##### Texte du document

Banqueroute banque et entreprise en difficulté
Si l'article L.650-1 du Code de commerce, par son principe d'irresponsabilité, n'a pas pour effet de limiter la responsabilité civile du banquier notamment au titre de sa direction de fait, il ne saurait encore moins avoir une telle conséquence sur la responsabilité pénale du banquier, qui reste de principe.
Mais dans quelle hypothèse le banquier peut-il être poursuivi sur le plan pénal ? Il peut s'agir en premier lieu du cas du créancier dispensateur de concours qui finance sciemment une activité illicite, ou qui finance une activité licite mais par des procédés illicites. Il est ainsi possible que le banquier ai octroyé un crédit à une société sachant qu'elle est dirigée par une personne qui n'a pas le droit d'exercer le commerce en France, ou à un commerçant frappé d'une interdiction d'agir suite au prononcé d'une faillite personnelle en application de l'article L.653-2 du Code de commerce. En outre ces actes sont condamnés civilement, par le biais de l'article L.650-1 du Code de commerce, car ils sont constitutifs de fraude. Néanmoins dans le cadre de sa relation privilégiée avec les entreprises en difficulté, la responsabilité du banquier sera davantage recherchée sur le terrain de la banqueroute, intervenant comme sanction pénale principale en matière de procédure collective.
En effet, qu'il s'agisse des petites entreprises ou de celles de grande taille, leur défaillance fait généralement apparaitre un appel inconsidéré au crédit. Au surplus, la plupart du temps, cette vie à crédit, assortie d'une politique de gestion désespérée en vue de retarder l'issue fatale de la procédure collective, tombe aisément sous la qualification pénale de banqueroute par moyens ruineux.
Les directeurs de banque et même certains responsables de niveau inférieur peuvent être tentés d'inciter un de leurs clients débiteurs, à différer le dépôt de son bilan, tout en lui suggérant d'utiliser certains procédés, pour essayer de sauver son entreprise de la débâcle. Le banquier qui adopte une telle attitude, tout en ayant conscience qu'il ne fait que retarder l'état de cessation des paiements de son client peut être considéré comme son complice. Le législateur n'est ainsi pas allé dans le sens d'une dépénalisation, comme le souhaitaient les praticiens du droit, mais dans celui d'une pénalisation.

##########

## Travail demandé
D'après le texte sur la banqueroute et le banquier, quelle qualification pénale s'applique aisément à la vie à crédit assortie d'une politique de gestion désespérée ? Les items proviennent d'une autre source que ce texte.

##### Données fournies

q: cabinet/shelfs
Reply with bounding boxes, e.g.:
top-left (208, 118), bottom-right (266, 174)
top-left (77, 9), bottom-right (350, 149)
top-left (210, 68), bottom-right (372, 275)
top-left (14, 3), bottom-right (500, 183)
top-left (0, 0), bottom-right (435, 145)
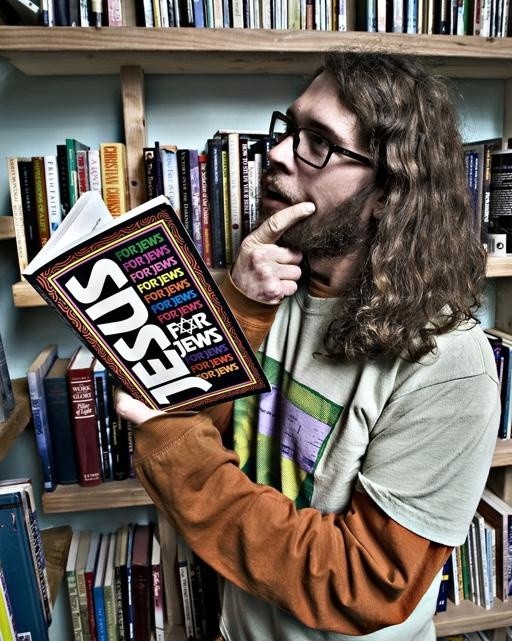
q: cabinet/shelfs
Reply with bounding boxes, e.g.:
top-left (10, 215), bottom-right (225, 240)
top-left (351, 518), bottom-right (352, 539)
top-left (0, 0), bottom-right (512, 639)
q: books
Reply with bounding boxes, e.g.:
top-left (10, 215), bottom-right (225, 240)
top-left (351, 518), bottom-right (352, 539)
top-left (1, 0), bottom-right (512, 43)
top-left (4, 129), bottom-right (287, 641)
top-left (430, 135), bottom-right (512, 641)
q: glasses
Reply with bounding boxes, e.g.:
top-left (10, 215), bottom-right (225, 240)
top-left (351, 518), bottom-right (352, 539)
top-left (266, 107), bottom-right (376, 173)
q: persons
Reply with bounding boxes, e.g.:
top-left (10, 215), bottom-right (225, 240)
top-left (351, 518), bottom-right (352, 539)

##########

## Réponse
Elle tombe sous la qualification pénale de banqueroute par moyens ruineux.